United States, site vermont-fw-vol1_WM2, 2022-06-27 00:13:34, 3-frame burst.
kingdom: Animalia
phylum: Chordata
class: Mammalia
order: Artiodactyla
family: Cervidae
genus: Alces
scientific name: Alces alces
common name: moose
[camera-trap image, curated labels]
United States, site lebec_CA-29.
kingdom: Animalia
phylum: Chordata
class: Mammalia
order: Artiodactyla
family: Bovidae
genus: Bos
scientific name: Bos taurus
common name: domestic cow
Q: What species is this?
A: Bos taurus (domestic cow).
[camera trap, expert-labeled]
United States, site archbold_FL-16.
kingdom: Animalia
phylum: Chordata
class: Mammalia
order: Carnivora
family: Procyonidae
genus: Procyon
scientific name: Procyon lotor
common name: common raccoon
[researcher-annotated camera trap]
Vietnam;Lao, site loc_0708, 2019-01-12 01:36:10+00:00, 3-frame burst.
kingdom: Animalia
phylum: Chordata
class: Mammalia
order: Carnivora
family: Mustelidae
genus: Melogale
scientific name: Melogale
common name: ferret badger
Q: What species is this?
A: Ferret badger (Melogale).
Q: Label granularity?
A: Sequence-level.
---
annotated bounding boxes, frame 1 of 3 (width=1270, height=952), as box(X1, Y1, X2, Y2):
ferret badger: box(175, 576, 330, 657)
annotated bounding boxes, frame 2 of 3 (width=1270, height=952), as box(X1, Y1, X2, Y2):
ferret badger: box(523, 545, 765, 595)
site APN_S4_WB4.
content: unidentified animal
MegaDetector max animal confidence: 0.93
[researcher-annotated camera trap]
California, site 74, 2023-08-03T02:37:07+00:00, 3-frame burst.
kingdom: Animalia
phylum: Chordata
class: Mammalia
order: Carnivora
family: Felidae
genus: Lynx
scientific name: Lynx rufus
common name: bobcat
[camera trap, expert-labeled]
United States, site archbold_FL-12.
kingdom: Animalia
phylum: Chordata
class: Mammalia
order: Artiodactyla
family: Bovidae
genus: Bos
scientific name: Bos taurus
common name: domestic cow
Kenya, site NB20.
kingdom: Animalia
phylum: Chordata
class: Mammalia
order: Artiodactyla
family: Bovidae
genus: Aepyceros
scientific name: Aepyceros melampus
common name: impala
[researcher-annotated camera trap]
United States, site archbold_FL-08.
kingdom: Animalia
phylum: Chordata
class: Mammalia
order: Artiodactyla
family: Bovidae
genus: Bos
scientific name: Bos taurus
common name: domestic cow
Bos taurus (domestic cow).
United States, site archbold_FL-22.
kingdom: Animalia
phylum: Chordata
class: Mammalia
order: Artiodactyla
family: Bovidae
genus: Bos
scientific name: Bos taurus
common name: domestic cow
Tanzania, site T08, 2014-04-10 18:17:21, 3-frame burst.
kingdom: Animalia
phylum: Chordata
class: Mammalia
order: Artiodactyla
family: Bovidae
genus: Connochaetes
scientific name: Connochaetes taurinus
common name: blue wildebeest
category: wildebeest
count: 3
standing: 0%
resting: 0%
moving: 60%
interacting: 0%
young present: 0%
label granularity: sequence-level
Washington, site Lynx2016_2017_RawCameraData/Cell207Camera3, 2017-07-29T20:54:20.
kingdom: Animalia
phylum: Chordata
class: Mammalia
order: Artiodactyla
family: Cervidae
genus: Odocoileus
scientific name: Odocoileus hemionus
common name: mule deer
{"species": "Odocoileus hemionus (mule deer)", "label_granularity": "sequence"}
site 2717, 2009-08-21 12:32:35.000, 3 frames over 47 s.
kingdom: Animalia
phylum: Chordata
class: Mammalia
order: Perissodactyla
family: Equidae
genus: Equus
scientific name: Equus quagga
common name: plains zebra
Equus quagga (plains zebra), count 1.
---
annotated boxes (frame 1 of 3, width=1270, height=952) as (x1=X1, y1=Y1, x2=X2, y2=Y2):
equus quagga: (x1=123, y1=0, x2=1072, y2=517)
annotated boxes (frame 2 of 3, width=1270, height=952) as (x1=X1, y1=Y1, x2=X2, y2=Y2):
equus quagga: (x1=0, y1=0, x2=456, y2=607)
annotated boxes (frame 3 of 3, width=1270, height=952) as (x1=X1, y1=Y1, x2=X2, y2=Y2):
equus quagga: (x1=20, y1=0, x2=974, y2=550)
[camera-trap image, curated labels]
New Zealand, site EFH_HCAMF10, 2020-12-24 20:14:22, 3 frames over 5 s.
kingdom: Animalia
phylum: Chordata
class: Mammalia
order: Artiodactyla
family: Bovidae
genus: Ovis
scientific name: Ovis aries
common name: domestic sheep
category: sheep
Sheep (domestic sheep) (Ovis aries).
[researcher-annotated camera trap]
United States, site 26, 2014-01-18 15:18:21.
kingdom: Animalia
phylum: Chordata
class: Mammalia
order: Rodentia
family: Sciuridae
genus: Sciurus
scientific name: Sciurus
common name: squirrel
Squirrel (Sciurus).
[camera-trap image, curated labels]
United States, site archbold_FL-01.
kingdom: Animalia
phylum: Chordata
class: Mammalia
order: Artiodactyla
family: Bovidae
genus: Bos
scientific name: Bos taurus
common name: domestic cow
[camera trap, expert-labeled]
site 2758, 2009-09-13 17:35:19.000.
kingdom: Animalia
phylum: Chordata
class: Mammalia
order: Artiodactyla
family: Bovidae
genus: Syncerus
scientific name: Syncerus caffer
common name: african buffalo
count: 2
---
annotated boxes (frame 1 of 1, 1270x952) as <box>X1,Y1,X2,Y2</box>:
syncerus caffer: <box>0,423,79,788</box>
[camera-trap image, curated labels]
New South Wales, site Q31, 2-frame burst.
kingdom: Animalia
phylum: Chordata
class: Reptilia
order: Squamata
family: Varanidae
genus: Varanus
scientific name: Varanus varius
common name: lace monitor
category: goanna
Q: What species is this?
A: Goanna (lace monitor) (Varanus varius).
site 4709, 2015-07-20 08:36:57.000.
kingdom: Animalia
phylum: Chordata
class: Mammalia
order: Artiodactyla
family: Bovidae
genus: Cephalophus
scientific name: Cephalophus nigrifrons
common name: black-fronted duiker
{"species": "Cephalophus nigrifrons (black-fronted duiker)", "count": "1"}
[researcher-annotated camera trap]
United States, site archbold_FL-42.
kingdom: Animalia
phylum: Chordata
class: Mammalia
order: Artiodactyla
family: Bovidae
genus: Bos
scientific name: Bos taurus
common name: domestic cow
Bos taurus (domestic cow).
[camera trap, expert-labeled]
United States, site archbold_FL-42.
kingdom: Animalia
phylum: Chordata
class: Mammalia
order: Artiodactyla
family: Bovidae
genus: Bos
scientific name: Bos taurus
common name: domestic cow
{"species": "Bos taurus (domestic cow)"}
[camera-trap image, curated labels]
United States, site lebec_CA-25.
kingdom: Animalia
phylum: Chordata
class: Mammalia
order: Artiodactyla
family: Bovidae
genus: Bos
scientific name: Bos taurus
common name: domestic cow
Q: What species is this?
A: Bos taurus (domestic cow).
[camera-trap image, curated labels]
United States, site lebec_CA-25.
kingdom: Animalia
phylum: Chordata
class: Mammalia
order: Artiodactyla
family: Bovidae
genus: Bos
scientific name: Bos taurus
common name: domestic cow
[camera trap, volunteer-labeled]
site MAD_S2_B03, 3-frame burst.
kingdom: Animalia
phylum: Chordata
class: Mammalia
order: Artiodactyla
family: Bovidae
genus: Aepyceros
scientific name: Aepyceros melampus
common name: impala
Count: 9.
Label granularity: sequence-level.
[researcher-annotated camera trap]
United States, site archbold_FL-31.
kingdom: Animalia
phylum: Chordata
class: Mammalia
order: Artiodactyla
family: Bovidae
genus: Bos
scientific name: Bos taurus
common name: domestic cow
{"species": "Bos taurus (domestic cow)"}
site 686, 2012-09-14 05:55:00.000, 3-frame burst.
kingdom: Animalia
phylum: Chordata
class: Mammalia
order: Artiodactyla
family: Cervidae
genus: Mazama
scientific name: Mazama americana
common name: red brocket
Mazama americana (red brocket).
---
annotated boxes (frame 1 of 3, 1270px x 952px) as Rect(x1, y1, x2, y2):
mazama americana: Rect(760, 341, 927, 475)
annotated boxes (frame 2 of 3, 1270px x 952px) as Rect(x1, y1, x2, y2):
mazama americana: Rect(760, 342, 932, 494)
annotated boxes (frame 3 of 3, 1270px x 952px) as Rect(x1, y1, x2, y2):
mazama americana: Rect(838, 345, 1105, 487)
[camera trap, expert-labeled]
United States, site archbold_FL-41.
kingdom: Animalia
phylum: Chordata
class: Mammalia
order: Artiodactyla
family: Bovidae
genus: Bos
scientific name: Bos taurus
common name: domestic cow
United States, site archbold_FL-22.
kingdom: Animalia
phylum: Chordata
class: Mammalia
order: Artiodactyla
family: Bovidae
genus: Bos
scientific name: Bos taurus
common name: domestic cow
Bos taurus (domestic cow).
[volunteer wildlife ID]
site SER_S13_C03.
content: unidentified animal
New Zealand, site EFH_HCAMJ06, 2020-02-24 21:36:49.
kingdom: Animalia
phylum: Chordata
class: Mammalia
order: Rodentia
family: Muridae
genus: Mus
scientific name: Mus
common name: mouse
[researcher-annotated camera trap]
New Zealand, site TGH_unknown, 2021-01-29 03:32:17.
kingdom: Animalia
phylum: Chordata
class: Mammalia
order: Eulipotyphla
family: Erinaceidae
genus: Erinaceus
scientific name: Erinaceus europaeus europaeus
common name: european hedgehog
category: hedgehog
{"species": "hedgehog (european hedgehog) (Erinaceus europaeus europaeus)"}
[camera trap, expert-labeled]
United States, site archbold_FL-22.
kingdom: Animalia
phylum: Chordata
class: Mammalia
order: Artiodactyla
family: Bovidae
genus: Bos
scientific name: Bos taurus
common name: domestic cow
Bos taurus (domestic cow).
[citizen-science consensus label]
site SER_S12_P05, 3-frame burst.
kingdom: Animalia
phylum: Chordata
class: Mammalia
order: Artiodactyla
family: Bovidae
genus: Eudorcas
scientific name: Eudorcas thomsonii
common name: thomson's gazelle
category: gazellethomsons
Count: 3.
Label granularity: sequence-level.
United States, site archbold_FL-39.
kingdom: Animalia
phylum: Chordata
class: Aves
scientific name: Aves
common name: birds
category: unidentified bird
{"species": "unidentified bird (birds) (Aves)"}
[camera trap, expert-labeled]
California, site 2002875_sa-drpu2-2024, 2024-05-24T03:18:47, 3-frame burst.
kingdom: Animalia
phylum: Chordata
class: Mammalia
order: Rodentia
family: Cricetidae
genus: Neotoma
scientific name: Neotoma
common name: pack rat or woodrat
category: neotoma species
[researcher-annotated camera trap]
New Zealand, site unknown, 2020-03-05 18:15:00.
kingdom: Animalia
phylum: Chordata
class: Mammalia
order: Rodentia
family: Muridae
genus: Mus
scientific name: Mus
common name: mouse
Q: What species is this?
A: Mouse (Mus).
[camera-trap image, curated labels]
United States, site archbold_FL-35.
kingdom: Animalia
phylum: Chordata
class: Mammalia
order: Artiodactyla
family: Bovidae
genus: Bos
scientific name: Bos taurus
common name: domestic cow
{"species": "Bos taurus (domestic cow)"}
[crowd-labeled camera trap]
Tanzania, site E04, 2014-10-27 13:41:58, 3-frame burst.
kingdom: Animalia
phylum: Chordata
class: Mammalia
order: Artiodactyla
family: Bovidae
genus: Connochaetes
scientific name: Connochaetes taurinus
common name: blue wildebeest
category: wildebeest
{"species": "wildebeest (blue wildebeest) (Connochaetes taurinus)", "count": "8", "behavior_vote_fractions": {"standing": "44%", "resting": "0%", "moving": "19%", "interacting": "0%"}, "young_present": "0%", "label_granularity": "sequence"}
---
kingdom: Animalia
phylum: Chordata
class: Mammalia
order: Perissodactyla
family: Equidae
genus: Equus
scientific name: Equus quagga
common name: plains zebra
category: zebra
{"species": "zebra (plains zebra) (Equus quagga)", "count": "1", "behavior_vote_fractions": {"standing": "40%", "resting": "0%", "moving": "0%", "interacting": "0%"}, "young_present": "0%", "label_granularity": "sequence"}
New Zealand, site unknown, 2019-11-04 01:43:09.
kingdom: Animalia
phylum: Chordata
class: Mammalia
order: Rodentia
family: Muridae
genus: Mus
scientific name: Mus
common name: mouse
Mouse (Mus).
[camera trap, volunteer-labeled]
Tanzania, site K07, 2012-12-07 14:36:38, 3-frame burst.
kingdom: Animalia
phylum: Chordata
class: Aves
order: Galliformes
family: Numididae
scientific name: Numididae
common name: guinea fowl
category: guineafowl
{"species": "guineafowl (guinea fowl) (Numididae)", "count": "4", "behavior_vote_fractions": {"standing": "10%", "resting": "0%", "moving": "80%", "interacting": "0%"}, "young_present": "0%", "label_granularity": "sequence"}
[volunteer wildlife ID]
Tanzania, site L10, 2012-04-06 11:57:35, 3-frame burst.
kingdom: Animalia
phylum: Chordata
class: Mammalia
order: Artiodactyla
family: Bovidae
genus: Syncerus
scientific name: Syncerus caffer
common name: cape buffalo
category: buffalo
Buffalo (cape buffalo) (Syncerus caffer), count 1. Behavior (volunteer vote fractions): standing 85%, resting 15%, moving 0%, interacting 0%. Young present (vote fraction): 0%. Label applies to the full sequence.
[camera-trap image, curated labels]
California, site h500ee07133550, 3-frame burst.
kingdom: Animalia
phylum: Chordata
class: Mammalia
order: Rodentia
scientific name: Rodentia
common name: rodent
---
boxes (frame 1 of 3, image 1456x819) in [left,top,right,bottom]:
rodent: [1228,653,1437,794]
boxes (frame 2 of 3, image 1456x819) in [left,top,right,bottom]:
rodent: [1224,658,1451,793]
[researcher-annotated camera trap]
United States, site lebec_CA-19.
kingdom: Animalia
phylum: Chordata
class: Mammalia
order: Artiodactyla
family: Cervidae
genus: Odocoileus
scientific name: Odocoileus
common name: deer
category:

- [Work instruction]
Find every line above where the word "guineafowl" occurs, and copy that line.

- [Completed task]
category: guineafowl
{"species": "guineafowl (guinea fowl) (Numididae)", "count": "4", "behavior_vote_fractions": {"standing": "10%", "resting": "0%", "moving": "80%", "interacting": "0%"}, "young_present": "0%", "label_granularity": "sequence"}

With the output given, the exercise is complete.